The fact that various finiteness conditions lead to good theorems which are manifestly false in their absence seems like a good explanation of why they are important. (In fact, I am having trouble thinking of a wholly different kind of explanation for why anything in pure mathematics is important.)
I think you are on to something to the extent that we need to give nonexamples and counterexamples along with our theorems in order to give students even a fighting chance at appreciating them. In the realm of commutative algebra this was something that was notoriously underappreciated until relatively recently: I recall well Rota writing about the "hygienic theorems" [Rota, Indiscrete Thoughts, pp. 215-216] in algebra, e.g. things like "Every regular domain is normal". As he wrote, we have no chance of grasping results like this unless we see examples -- preferably several -- of domains which are not regular, not normal, and normal but not regular. In this particular example this is easily done, but unfortunately many of the core counterexamples in the subject have a reputation of being too difficult to show beginners. At this point I feel the need to quote directly from p. 136 of Reid's Undergraduate Commutative Algebra:
The catch-phrase "counterexamples due to Akizuki, Nagata, Zariski, etc. are too difficult to treat here" when discussing questions such as Krull dimension and chain conditions for prime ideals, and finiteness of normalisation is a time-honoured tradition in commutative algebra textbooks (comparable to the use of fascist letters $\mathfrak{P}$ and $\mathfrak{m}$ etc., for prime and maximal ideals). This does little to stimulate enthusiasm for the subject, and only discourages the reader in an already obscure literature; I discuss here three counterexamples (taken, with some simplifications, from the famous "unreadable" appendix to [Nagata]) to show some of the ideas involved.

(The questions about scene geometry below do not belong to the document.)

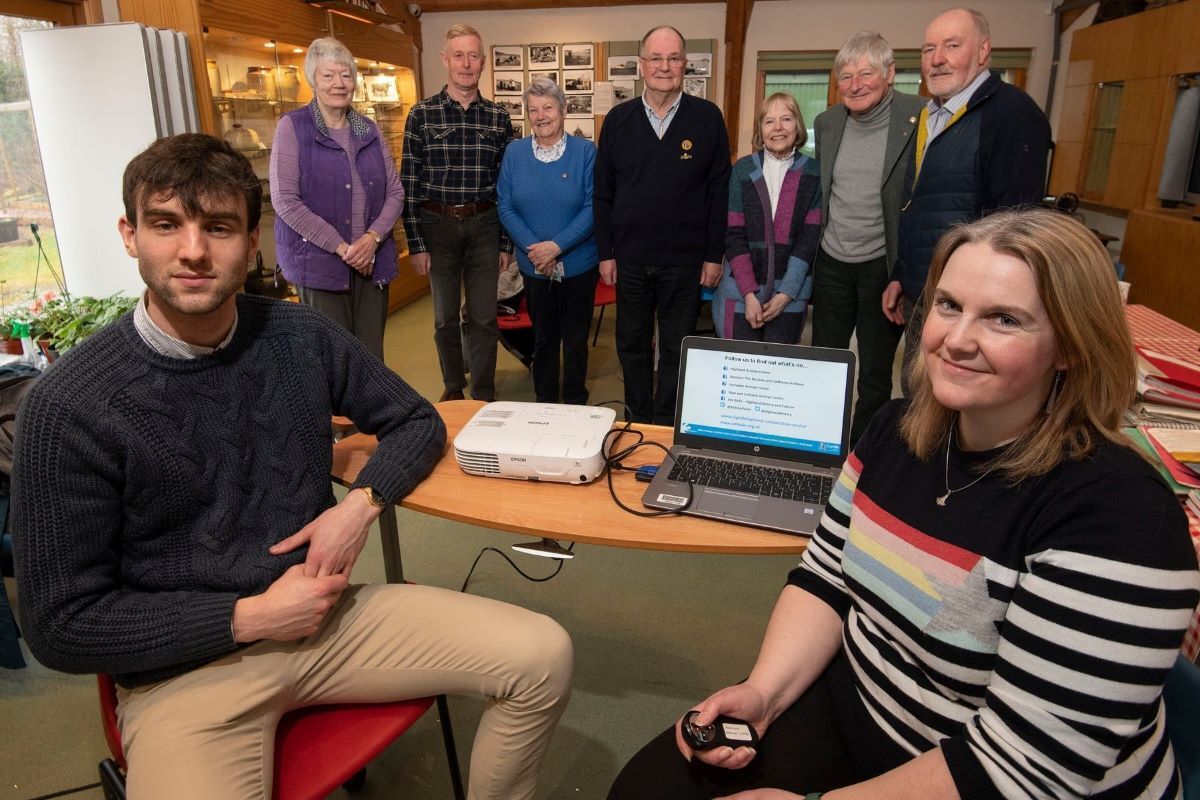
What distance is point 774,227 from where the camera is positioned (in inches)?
113

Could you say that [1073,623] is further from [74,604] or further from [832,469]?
[74,604]

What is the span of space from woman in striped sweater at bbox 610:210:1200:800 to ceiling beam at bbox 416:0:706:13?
6.13 meters

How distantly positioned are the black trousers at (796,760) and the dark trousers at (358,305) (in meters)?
2.34

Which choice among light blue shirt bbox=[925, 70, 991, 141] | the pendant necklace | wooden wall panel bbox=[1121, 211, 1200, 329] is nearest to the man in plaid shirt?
light blue shirt bbox=[925, 70, 991, 141]

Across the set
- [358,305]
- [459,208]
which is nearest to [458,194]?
[459,208]

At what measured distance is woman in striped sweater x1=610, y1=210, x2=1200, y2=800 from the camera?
2.58 feet

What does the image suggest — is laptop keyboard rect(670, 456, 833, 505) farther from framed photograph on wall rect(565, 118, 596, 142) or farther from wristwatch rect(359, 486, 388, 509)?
framed photograph on wall rect(565, 118, 596, 142)

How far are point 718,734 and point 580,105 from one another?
252 inches

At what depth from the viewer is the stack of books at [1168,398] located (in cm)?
149

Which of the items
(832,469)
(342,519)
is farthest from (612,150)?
(342,519)

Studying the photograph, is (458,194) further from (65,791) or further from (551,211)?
(65,791)

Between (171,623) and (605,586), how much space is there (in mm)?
1472

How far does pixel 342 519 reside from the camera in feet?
4.30

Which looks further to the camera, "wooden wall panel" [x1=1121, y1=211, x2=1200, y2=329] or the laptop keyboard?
"wooden wall panel" [x1=1121, y1=211, x2=1200, y2=329]
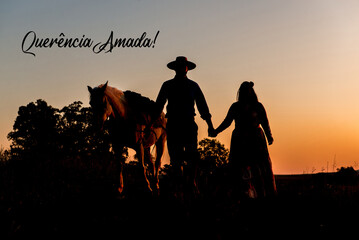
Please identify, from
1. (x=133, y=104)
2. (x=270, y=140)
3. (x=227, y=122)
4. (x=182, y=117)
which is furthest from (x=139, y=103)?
(x=270, y=140)

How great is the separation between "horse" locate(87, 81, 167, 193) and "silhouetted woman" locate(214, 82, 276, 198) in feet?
6.40

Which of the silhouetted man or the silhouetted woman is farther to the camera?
the silhouetted man

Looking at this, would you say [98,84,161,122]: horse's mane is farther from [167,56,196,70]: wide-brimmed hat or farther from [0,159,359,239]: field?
[0,159,359,239]: field

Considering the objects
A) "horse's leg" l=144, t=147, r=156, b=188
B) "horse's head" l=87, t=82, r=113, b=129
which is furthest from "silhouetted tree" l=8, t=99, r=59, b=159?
"horse's head" l=87, t=82, r=113, b=129

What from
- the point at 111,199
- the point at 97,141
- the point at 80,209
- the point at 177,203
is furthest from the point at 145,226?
the point at 97,141

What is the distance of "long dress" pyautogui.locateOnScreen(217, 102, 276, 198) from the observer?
8453 mm

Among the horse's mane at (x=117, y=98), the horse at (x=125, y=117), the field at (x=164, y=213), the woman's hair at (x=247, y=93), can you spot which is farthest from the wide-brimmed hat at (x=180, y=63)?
the field at (x=164, y=213)

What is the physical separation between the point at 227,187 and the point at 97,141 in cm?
3511

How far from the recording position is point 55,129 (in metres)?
45.4

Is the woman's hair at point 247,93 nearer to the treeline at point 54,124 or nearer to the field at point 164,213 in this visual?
the field at point 164,213

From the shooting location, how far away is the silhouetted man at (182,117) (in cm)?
865

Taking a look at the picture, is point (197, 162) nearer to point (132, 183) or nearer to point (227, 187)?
point (227, 187)

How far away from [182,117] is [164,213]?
9.20 feet

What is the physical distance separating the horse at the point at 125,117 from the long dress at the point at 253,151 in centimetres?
195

This is very well said (well, except that I honestly don't know what's wrong with $\mathfrak{m}$...): most of the standard texts in commutative algebra leave unanswered the natural questions an alert reader will have: is this hypothesis necessary? is the converse of this result true? What happens if we don't assume that $M$ is a finitely generated module over a Noetherian domain? and so forth.
By a coincidence I have just finished -- that is, within the last half hour -- teaching a first graduate course on commutative algebra. I tried to spend a lot of time on examples, and I was not afraid to make "technical" digressions about what happens when $M$ is not a finitely generated....Especially I spent an extra long amount of time on module-theoretic questions, which made me feel closer to the heart of the subject. It is easy to motivate the need for modules to be finitely generated: there is a structure theorem for finitely generated modules over a PID but there is no structure theorem for infinitely generated abelian groups. The example of $\mathbb{Q}_p$ as a $\mathbb{Z}_p$-module shows that even over a DVR infinitely generated modules can have a complicated structure. Then, when I got to Noetherian rings I motivated them in part by showing that the Noetherian condition was equivalent to many seemingly innocuous and desirable properties, like every submodule of a finitely generated module being finitely generated. At the same time I discussed plenty of examples of non-Noetherian rings, including rings which are very nice "except that they are non-Noetherian" like the ring of all algebraic integers. So I think I gave my students at least an opportunity to feel their way around finiteness conditions in the subject.
Let me add that there are some recent texts which do a much better job at this. Most of all I can enthusiastically recommend T.Y. Lam's Lectures on Modules and Rings. As with all of his books, his skill at balancing theory and examples is superior and makes for very pleasant, stimulating reading.
It goes much the same for compactness in elementary analysis, but it seems easier to me to supply the necessary counterexamples: every time you encounter a theorem which holds on a compact interval $[a,b]$, ask yourself whether it holds on noncompact intervals (and, if applicable, compact non-intervals!). In all the instances I can think of now, such counterexamples are well known and relatively easy to supply.
In order to do geometry, you need to have some kind of global structure which has good local models (the "neighborhoods") and good gluing conditions. In algebraic geometry, the good local models are rings. If you want do geometry with a fibered category, you need gluing conditions (that is, you need your fibered category to be a stack), and you need local models, that is, you need your category to be locally, in some pre-topology, an affine scheme (this is not quite right, but I hope it gives a rough idea). The pre-topology must be such that if $X \to Y$ is a covering, the fact that $Y$ has certain "interesting" local properties implies that $X$ also has them. Étale coverings work very well, of course; smooth coverings also work, not quite as well.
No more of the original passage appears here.